I'm posting an update here for this task along with a few questions based on some hickups I've been having.
As mentioned in the first post this is a NER task to extract clinical concepts (specifically concepts relating to detox) from medical notes. I can't share the note details here but I'll share relevant task details. I used the video example I linked earlier to guide my process.

detox_data.jsonl -- The original file containing the clinical notes, this contains 15,895 lines corresponding to that many snippets
detox_event_extraction -- Dataset in the database that was created when SME manually annotated the snippets

  1. I launched Prodigy with ner.manual with detox_data.jsonl and a blank:en model to have the SME annotate 1000 documents (over multiple sessions) and save it to the dataset detox_event_extraction using the following command:
prodigy ner.manual detox_event_extraction blank:en detox_data.jsonl --label <labels>
  1. I extracted the annotated dataset to a new jsonl file using the command:
prodigy db-out detox_event_extraction > annotated_snippets.jsonl
  1. For reasons that are not important to this topic, I had to drop the detox_event_extraction dataset and I also ended up deleting the database file detox_event_extraction.db file. After some messing around and with the help of of the post here, I was able to get another database file a re-added the annotated snippets to a new dataset called dee_manual_1000
  2. I then trained a NER model using the scispacy model as a starting point:
prodigy train ner dee_manual_1000 en_core_sci_lg --output dee_manual_1000_model  --eval-split 0.2

The training took a while and the results were not very good with a F1 score of only 20.
5. I ran the train-curve command which showed good improvements as more data was added. So my next step is to have the SME annotate more documents and iteratively train and annotate to get an acceptable performance.

According the tutorial video, my next step was to launch Prodigy with ner.correct:

prodigy ner.correct dee_correct_2000 dee_manual_1000_model detox_data.jsonl --label <labels> --exclude dee_manual_1000

I would like to point out three things:

  1. I want save the new annotations in a separate dataset dee_correct_2000 as suggested by the tutorial
  2. I'm using the already trained model dee_manual_1000_model
  3. I would like to exclude the already annotated snippets, hence I've added the --exclude option with the appropriate dataset name

This is the point I'm running into couple of issues and I have the following questions:

  1. ner.correct seems to be doing sentence segmentation and showing only one sentence at a time. I would like it to show the whole document as it would in ner.manual. How do I achieve this?
  2. Despite adding --exclude option in the original command, I see samples from the original annotations which gives a feeling of "starting from scratch" and unfortunately SME time is valuable. Why is this happening?
  3. What is the sequence of documents that is displayed when running ner.manual vs ner.correct? Do they follow the same sequence as presented in the jsonl file. I know that ner.manual does, but not sure about ner.correct.

Thank for your reading this long post and any help that is provided!

hi @sudarshan85!

Sorry for the delay. We're trying to close out old tickets.

By default, ner.correct does sentence segmentation (unlike ner.manual. You can turn it off by adding --unsegmented.

That's tough to confirm. Let me go through a reproducible example of what should happen.

Start with this source file:
nyt_text_dedup.jsonl (18.5 KB)

Step 1: Label 10 records into dataset ner_correct1

python -m prodigy ner.correct ner_correct1 en_core_web_sm nyt_text_dedup.jsonl --label LOC

I then labeled the first 10 records. You can see them by running:

$ python -m prodigy print-dataset ner_correct1

Step 2: Rerun but use --exclude to exclude records in ner_correct1

python3 -m prodigy ner.correct ner_correct2 en_core_web_sm data/nyt_text_dedup.jsonl --exclude ner_correct1 --label LOC

Notice it starts on record 10 (see metadata in bottom right). Therefore, it skipped the first 10 records.

Yes. ner.manual and ner.correct will use based on order of documents. This is different than ner.teach, which uses active learning and will alter the order of the documents based on uncertainty scoring.

Let us know if you have any other questions!

◆ Tasks to complete ◆
1 > Retype the text of the Prodigy forum thread between "2. Despite adding" and "sure about ner.correct.", inclusive.
2 > In the Prodigy forum thread, what option turns off the sentence segmentation that ner.correct performs by default?

◆ Supplied material ◆
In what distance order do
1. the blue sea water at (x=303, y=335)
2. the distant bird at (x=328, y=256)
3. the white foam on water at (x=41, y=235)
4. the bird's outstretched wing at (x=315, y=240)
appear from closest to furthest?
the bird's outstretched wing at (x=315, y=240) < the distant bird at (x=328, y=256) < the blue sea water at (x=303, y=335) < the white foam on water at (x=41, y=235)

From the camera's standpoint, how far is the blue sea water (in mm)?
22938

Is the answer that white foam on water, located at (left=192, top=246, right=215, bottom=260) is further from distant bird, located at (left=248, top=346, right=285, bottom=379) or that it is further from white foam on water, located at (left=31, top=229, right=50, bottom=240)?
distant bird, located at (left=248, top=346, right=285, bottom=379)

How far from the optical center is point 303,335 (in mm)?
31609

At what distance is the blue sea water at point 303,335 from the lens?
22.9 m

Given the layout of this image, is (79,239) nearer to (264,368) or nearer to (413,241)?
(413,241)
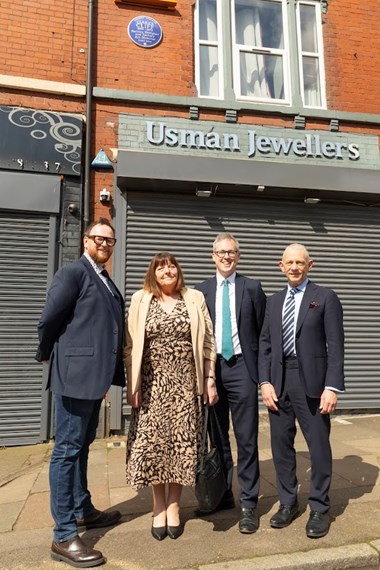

◆ Answers to the exercises ◆
1 >
2. Despite adding --exclude option in the original command, I see samples from the original annotations which gives a feeling of "starting from scratch" and unfortunately SME time is valuable. Why is this happening?
  3. What is the sequence of documents that is displayed when running ner.manual vs ner.correct? Do they follow the same sequence as presented in the jsonl file. I know that ner.manual does, but not sure about ner.correct.

2 > Adding --unsegmented turns it off.